Look in the material below for the line holding "family: Petroicidae". Set it down exactly, with each later line up to and including the line holding "common name: central american agouti".

>>>

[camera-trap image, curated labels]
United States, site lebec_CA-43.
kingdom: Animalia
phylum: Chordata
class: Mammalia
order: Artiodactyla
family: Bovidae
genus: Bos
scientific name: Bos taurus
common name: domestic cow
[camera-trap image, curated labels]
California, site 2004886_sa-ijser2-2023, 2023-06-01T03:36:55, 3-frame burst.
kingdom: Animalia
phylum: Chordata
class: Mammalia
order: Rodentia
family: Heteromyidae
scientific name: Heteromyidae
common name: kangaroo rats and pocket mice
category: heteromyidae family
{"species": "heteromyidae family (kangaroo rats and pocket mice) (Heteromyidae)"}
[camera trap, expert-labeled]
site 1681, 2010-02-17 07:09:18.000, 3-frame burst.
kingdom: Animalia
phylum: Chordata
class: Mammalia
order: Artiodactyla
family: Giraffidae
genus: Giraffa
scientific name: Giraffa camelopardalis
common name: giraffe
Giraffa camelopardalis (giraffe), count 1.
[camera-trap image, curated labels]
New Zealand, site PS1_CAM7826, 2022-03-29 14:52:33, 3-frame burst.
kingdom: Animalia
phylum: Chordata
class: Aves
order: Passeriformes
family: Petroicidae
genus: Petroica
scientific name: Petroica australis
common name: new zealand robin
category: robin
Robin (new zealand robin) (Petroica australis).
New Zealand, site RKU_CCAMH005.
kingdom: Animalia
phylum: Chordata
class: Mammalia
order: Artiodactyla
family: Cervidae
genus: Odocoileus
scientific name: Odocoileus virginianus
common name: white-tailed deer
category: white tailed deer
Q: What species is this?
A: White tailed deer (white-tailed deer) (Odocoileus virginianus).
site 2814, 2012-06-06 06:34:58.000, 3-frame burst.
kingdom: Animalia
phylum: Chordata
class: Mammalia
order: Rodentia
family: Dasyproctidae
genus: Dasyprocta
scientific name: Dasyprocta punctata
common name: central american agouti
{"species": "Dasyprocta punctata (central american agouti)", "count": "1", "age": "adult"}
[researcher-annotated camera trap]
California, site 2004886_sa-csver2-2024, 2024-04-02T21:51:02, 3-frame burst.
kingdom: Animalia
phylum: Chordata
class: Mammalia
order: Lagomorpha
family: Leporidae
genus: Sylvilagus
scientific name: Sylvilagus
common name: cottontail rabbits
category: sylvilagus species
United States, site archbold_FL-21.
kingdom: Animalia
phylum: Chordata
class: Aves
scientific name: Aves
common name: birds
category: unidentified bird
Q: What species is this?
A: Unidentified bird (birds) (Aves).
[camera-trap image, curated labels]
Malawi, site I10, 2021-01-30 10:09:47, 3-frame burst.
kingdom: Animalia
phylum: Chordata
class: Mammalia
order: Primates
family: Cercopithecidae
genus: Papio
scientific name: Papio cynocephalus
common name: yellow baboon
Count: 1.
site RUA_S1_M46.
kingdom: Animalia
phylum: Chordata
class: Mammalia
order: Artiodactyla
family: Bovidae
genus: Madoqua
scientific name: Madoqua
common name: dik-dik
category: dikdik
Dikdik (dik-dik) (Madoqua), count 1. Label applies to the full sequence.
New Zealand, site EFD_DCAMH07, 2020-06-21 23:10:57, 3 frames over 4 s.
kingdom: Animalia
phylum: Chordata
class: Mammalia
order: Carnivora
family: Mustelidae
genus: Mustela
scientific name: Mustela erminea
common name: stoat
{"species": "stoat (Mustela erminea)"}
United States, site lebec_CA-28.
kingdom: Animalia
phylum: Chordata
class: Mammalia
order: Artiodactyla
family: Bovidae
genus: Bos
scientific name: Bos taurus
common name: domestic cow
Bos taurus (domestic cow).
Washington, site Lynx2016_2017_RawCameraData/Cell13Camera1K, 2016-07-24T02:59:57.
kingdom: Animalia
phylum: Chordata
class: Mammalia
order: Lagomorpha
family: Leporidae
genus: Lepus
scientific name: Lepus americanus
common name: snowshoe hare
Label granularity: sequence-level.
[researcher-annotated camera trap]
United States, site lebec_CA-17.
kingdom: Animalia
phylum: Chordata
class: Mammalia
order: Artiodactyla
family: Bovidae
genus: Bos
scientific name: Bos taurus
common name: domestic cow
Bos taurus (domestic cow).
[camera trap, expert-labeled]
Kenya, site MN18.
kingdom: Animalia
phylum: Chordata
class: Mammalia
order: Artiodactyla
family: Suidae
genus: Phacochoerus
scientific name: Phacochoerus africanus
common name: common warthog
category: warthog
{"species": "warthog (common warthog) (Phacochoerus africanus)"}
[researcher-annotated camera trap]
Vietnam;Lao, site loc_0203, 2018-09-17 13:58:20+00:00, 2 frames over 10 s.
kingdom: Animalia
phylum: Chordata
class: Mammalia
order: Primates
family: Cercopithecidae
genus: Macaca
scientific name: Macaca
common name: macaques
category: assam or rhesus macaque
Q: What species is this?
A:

<<<

▶ Task solution
family: Petroicidae
genus: Petroica
scientific name: Petroica australis
common name: new zealand robin
category: robin
Robin (new zealand robin) (Petroica australis).
New Zealand, site RKU_CCAMH005.
kingdom: Animalia
phylum: Chordata
class: Mammalia
order: Artiodactyla
family: Cervidae
genus: Odocoileus
scientific name: Odocoileus virginianus
common name: white-tailed deer
category: white tailed deer
Q: What species is this?
A: White tailed deer (white-tailed deer) (Odocoileus virginianus).
site 2814, 2012-06-06 06:34:58.000, 3-frame burst.
kingdom: Animalia
phylum: Chordata
class: Mammalia
order: Rodentia
family: Dasyproctidae
genus: Dasyprocta
scientific name: Dasyprocta punctata
common name: central american agouti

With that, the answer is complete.